***** Texto fornecido *****
Assim Descartes escolhe um substantivo que pertence de pleno direito ao vocabulário filosófico. Ele o toma em uma acepção que não integra as modificações que a tradição tomista operou nessa palavra, ou melhor: integra-lhe uma outra dimensão semântica, a da matemática. Com efeito, a palavra res revela também o domínio algébrico, no qual designa, com radix e cosa, a quantidade desconhecida. Ele vai qualificar esse termo de uma maneira original, por adjetivos epítetos que vão singularizar, em relação à tradição filosófica, sua escolha: res extensa, res cogitans. Res cogitans é uma expressão estranha à tradição escolástica, mas se encontra como o exato equivalente de mens em Boécio 7. Res extensa é também bastante rara, mas encontramos diversas ocorrências em um tratado cujo vocabulário, muito singular, pôde por várias vezes ser ligado ao de Descartes, o De Corpore Christi de Ockham: “nulla autem res potest realiter esse extensa nisi sit quanta”. 8

A Segunda Meditação trata do conhecimento da existência da mente, res cogitans: “sum igitur praecise tantum res cogitans” (VII, 27). Minha mente existe, mesmo que as coisas materiais não existam fora das representações que ela tem. Aqui Descartes não trata ainda da distinção real entre res cogitans e res extensa, o que só ocorre na última Meditação.

A audácia radical do pensamento cartesiano confundiu nesse ponto os leitores, com exceção de Arnauld. O jovem teólogo foi, com efeito, o único que compreendeu o que Descartes escreve na Carta liminar (e na Synopsis), na qual ele remete à Sexta Meditação para estabelecer e fundar a distinção.

Os outros leitores foram unânimes. Teólogos escolásticos (Segunda e Sexta Objeções) ou filósofos inovadores (Hobbes e Gassendi) se juntam em uma mesma crítica: Por que a matéria não pensaria? É impressionante constatar essa unanimidade. 9 Aqueles que não creem nessa hipótese não a consideram, entretanto, absurda, ao passo que Hobbes e Gasendi a sustentam. Ora, para Descartes ela é, após o cogito, simplesmente impensável. Arnauld admitiu a proposição fundamental: sou enquanto res cogitans, mesmo se meu corpo não existe; ele quer ainda constatar que minha mente é notior em relação a meu corpo, mas, diante da Sexta Meditação, não consegue ultrapassar a Segunda. Ora, a fragilidade do processo argumentativo das Meditações aparece aqui: a maioria dos leitores procura na Segunda Meditação o que Descartes propôs na Sexta, e ao chegar na Sexta eles esquecem o que fora dito na Segunda. O percurso proposto por Descartes é um percurso meditativo, inadequado aos hábitos de leitura de seus interlocutores filósofos. Os teólogos, em certa medida, e, sobretudo, os jesuítas habituados aos Exercices inacianos, estavam talvez mais em condições de ler as Meditações como seu autor gostaria que o fizesse.
*****
**Tarefas:**
(a) Diga se cada afirmação concorda com o texto sobre Descartes, respondendo sim ou não e citando as palavras do texto que decidem: (i) a distinção real entre res cogitans e res extensa é tratada na Segunda Meditação; (ii) Arnauld foi o único leitor que compreendeu o que Descartes escreve na Carta liminar; (iii) res cogitans é uma expressão comum na tradição escolástica.
(b) Devolva todas as linhas da listagem sem alterar nada, mas deixe as imagens fora da resposta.
***** Linhas de dados *****
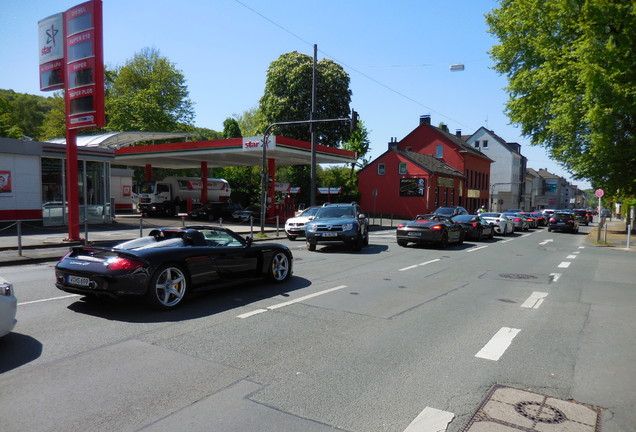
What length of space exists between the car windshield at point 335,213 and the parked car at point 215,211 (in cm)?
1618

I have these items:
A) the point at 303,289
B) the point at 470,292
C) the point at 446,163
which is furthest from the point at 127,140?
the point at 446,163

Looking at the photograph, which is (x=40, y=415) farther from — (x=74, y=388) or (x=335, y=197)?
(x=335, y=197)

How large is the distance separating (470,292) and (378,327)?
338cm

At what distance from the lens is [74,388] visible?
144 inches

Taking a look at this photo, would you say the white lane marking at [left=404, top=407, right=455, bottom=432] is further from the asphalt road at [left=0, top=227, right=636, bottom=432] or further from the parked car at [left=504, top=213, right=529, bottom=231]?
the parked car at [left=504, top=213, right=529, bottom=231]

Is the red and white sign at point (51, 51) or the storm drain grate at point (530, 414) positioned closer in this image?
the storm drain grate at point (530, 414)

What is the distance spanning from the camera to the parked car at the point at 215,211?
1208 inches

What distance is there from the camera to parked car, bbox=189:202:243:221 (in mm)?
*****
**Respostas:**
(a)
(i) Não: "Aqui Descartes não trata ainda da distinção real entre res cogitans e res extensa, o que só ocorre na última Meditação."
(ii) Sim: "O jovem teólogo foi, com efeito, o único que compreendeu o que Descartes escreve na Carta liminar (e na Synopsis)"
(iii) Não: "Res cogitans é uma expressão estranha à tradição escolástica"

(b)
What length of space exists between the car windshield at point 335,213 and the parked car at point 215,211 (in cm)?
1618

I have these items:
A) the point at 303,289
B) the point at 470,292
C) the point at 446,163
which is furthest from the point at 127,140?
the point at 446,163

Looking at the photograph, which is (x=40, y=415) farther from — (x=74, y=388) or (x=335, y=197)?
(x=335, y=197)

How large is the distance separating (470,292) and (378,327)?
338cm

At what distance from the lens is [74,388] visible?
144 inches

Taking a look at this photo, would you say the white lane marking at [left=404, top=407, right=455, bottom=432] is further from the asphalt road at [left=0, top=227, right=636, bottom=432] or further from the parked car at [left=504, top=213, right=529, bottom=231]?
the parked car at [left=504, top=213, right=529, bottom=231]

Is the red and white sign at point (51, 51) or the storm drain grate at point (530, 414) positioned closer in this image?
the storm drain grate at point (530, 414)

What is the distance spanning from the camera to the parked car at the point at 215,211?
1208 inches

What distance is there from the camera to parked car, bbox=189:202:243:221 (in mm)?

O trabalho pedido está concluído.